シンとノエル
オリヴィア・カーマンハイトは実直で誠実な人間である。そして同時に現実的であるからこそ、今の立場があった。
それには彼女に宿った、真実を看破する魔眼の力も関係していたのだろう。だからこそ、目の前の彼の語る信じがたいことが、真実だと知ることが出来たのだ。
目の前の彼は、見た目からはとてもそうは思えないが、強大な力を持っている。
それでも、ノルエルタージュは死に、魂は邪神と変わったはず。
そして彼はそれを消し去った筈なのだ。
そうでなければ、とっくに人類など滅びていただろう。先まで感じていたとてつもない怖気は、間違いなく邪神のものであった筈。
彼は多くは語らないが、これ以上は心配することは無いと先程聞いた。
だから、彼の言うノルエルタージュを迎えに行くという言葉には、心底驚かされた。
まさか、彼は彼女の魂までも救ったというのか。
それは、どんな魔法で、どれ程までに困難なことだったであろう。
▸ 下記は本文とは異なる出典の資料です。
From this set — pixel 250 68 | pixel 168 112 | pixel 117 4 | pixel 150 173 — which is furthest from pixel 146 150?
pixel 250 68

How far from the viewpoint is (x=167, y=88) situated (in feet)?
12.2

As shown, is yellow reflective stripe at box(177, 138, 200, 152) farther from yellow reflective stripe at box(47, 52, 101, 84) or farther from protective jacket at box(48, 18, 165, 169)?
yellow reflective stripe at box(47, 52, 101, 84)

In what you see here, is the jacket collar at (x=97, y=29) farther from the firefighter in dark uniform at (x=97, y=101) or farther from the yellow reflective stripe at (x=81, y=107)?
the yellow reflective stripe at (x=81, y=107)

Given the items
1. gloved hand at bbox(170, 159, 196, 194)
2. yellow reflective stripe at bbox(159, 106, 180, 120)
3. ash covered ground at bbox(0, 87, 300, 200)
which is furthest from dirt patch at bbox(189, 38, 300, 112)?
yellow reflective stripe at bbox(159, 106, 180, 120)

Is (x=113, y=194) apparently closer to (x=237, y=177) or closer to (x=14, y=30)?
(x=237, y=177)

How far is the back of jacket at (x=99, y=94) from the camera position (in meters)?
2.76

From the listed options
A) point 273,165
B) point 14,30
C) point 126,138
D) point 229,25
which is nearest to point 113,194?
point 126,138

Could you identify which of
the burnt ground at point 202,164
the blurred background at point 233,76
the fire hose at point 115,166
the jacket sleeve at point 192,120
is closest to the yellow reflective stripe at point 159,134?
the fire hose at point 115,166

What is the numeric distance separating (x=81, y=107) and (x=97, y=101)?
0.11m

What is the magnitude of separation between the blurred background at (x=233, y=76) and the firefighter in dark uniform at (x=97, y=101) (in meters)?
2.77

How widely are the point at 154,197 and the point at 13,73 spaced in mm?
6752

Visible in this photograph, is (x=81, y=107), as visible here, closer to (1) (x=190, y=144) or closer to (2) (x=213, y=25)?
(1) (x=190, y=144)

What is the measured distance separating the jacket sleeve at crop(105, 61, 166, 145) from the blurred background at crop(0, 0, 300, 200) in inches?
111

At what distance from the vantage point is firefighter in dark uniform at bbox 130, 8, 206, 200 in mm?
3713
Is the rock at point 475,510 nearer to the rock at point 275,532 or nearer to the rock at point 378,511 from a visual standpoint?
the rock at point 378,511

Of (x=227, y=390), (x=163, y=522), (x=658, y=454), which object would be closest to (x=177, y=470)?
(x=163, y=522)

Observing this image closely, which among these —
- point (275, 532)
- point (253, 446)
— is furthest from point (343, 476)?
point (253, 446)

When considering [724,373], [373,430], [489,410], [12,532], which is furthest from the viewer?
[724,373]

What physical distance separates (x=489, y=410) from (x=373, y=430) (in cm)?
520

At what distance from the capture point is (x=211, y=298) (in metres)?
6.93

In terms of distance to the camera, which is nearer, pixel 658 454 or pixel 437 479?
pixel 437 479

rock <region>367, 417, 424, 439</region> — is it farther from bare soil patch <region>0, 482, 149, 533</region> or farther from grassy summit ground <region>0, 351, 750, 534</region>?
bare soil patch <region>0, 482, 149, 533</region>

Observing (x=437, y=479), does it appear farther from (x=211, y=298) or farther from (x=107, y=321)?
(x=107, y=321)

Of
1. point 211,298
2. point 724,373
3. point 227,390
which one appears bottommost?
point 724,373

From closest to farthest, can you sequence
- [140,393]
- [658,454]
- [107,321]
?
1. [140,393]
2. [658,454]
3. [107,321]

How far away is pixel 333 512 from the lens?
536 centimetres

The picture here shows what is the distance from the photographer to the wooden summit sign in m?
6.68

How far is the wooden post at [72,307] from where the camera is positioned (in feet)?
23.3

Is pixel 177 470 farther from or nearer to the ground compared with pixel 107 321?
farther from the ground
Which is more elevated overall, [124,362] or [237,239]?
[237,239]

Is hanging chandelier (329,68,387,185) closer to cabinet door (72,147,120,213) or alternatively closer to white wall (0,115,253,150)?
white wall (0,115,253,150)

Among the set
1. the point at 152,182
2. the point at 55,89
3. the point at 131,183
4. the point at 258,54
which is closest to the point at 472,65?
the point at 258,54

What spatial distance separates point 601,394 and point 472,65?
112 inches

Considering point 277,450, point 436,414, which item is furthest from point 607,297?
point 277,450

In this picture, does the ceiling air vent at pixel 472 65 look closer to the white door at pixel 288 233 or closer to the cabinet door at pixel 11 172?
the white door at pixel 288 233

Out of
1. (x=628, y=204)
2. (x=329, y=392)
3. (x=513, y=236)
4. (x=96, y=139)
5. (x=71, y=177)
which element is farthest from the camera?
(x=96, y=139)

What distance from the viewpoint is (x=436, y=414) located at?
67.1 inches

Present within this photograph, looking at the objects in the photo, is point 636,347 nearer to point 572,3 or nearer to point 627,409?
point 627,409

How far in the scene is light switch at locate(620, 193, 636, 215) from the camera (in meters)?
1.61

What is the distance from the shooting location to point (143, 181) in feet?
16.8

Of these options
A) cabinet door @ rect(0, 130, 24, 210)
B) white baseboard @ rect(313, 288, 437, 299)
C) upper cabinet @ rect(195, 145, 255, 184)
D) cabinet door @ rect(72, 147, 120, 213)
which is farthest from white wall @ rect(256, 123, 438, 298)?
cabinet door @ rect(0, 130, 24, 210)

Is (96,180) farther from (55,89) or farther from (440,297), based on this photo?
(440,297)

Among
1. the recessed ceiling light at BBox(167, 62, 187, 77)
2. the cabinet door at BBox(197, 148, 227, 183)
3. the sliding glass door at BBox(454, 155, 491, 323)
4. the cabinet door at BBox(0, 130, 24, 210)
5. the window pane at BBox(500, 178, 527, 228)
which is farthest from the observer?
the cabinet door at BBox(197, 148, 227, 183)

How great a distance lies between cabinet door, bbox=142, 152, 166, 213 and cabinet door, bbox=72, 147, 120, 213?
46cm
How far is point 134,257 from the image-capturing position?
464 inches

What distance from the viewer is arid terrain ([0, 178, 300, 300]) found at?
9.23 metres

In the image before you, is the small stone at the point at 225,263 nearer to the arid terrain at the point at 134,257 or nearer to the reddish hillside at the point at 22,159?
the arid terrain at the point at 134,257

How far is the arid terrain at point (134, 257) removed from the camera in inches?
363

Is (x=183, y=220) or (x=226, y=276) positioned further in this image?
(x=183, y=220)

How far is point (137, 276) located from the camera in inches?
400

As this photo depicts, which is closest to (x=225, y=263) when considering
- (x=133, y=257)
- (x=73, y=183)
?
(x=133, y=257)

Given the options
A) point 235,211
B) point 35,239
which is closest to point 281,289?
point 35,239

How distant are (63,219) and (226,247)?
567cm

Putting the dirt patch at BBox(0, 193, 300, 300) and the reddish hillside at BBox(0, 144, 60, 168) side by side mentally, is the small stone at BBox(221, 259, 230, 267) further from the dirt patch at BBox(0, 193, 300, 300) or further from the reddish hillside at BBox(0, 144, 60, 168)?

気が遠くなるほどの長い研鑽を経たとしても、まず常人には辿り着けない領域だ。
少なくともオリヴィアが知る限り、神を除けば目の前の人物にしか成し得ないことは確かだ。
「そうか、やはり貴殿には感謝せねばなるまいな」
騎士団長モードに戻ったオリヴィアも立ち上がる。
そうして、惜別と尊敬を込めて右手を差し出した。
これは多分、握手で合ってる、よな? そう思いながら、シンは恐る恐る右手で握り返した。
問題は無かったようで安堵する。
「ノエルの亡骸は、私が埋葬しても構いませんか?」
「本当であれば、我々が引き取りたいのは山々だが。貴殿はそれを許容出来ないだろう?」
シンはこれに苦笑いで返すしかない。
「感謝します」
話によればノルエルタージュには、オリヴィア以外には特に親しい人間は居なかったらしい。
家族からは遠ざけられていたという。
それにしても、あまり考えないようにしているが、騎士団長から様付けで呼ばれる生まれだったんだよな……。
そうして、棺の蓋を閉めると遺体を荼毘に付した。骨まで焼き尽くす炎で。
この世界に火葬があるかは分からないが、きっとノエルなら許してくれるだろうと、シンは思う。
そうして遺灰は、骨壷に姿を変えた棺に入れ地中深くに魔法で埋めた。
地上には高く伸びる真っ白な石の墓標を建てる。
千年は朽ちないように、強化魔法と守護結界をかけて。
「見たことのない文字だ」
オリヴィアは、墓標に刻まれた文字を見てそう言った。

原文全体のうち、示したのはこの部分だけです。